The fixed filter sizes used in CNN training, along with challenges such as object rotation, deformation, and pose variation, were addressed by Ouyang et al. using deformation-constrained pooling layers. Their approach used guided deformable filters to adaptively adjust shape and size, predicting offset values for local object alignment while applying geometric penalties to promote meaningful deformations. This method, integrated into the DeepID-Net, demonstrated improved accuracy on the ISVRC 2014 dataset (Ouyang et al., 2015).

The limitations of anchor-based bounding boxes, which affect small object detection and computational efficiency, were mitigated by the DeepBox anchor-free design proposed by Zhang et al. This method detects objects without predefined anchors, facilitating better localization of small objects with flexible bounding box shapes and orientations, although it remains sensitive to hyperparameter tuning. Additionally, Pinheiro et al. (2016) introduced SharpMask for refining critical regions, providing superior performance in managing overlapping objects and complex scenes, albeit at the expense of increased computational requirements due to the attention mechanism. Understanding these advancements and their trade-offs provides valuable insights into the suitability of various RCNN-based models for specific tasks. Models such as SPPNet (He et al., 2015a) and Fast RCNN (Girshick, 2015) build upon the foundation of RCNN, delivering significant improvements in efficiency and performance, which will be explored in subsequent sections.

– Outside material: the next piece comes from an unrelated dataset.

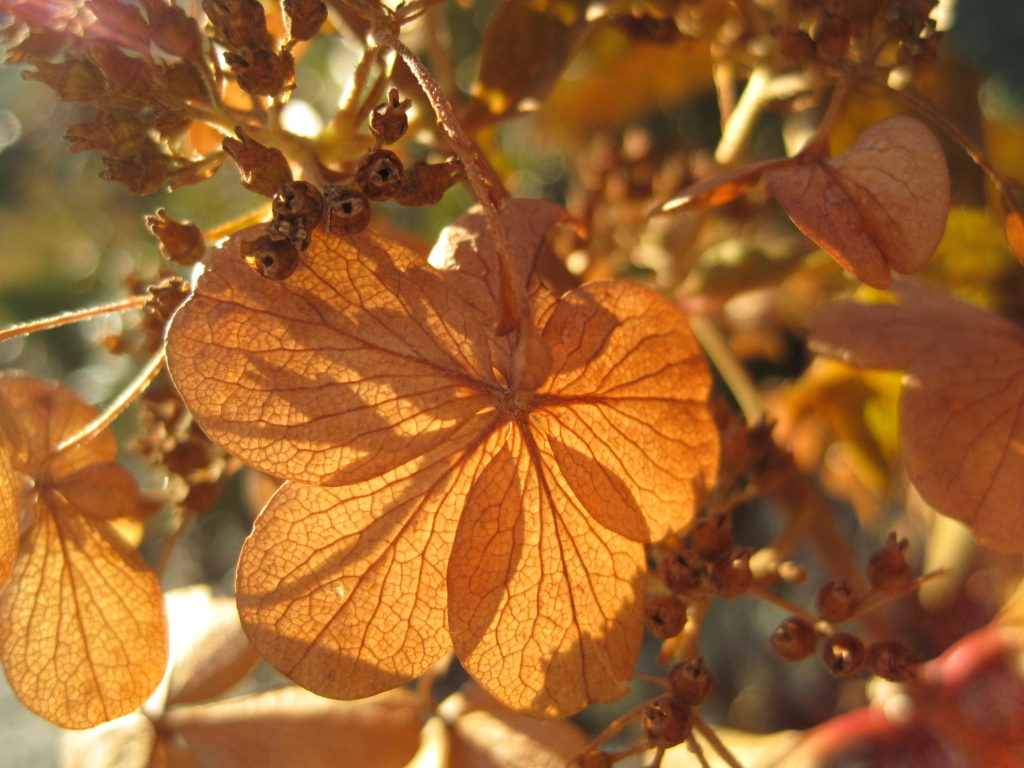 Afternoon sun through dried leaves.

5.6.2 Spatial Pyramid Pooling Network (SPPNet)

In the context of RCNN, the CNN model requires input images to be of a fixed size, creating challenges when handling images of varying dimensions. This necessitates resizing, which can lead to information loss, reduced accuracy, and increased computational overhead during the scaling process. The Spatial Pyramid Pooling Network (SPPNet) was introduced to address this limitation, enabling the processing of variable-sized input images. SPPNet employs a spatial pyramid pooling mechanism that divides the input image into pyramids of subregions, extracts features from each subregion, and pools them into a fixed-size representation that is independent of the original image dimensions. This approach enhances the model's flexibility and scale invariance. Furthermore, SPPNet allows feature extraction from multiple convolutional layers at different resolutions, facilitating improved object localization and mitigating the resolution reduction issue inherent in RCNN. By integrating multi-scale feature extraction and enabling efficient handling of variable image sizes, SPPNet significantly improves object detection models' flexibility, scalability, and robustness. It is particularly effective in managing diverse image sizes and complex backgrounds, making it a valuable advancement over traditional RCNN methods. Figure 11 illustrates pivotal architectures in object detection. Fast R-CNN enhances region-based convolutional networks by integrating RoI pooling and shared convolutional features, while SPPNet introduces spatial pyramid pooling to efficiently handle input images of varying sizes (Kaur and Singh, 2023).

Figure 11
www.frontiersin.org

Figure 11. (a) Fast R-CNN architecture (Girshick, 2015) with RoI pooling for object detection. (b) Spatial Pyramid Pooling Network (SPPNet)(He et al., 2015a) for fixed-length feature representation, enabling multi-scale feature extraction.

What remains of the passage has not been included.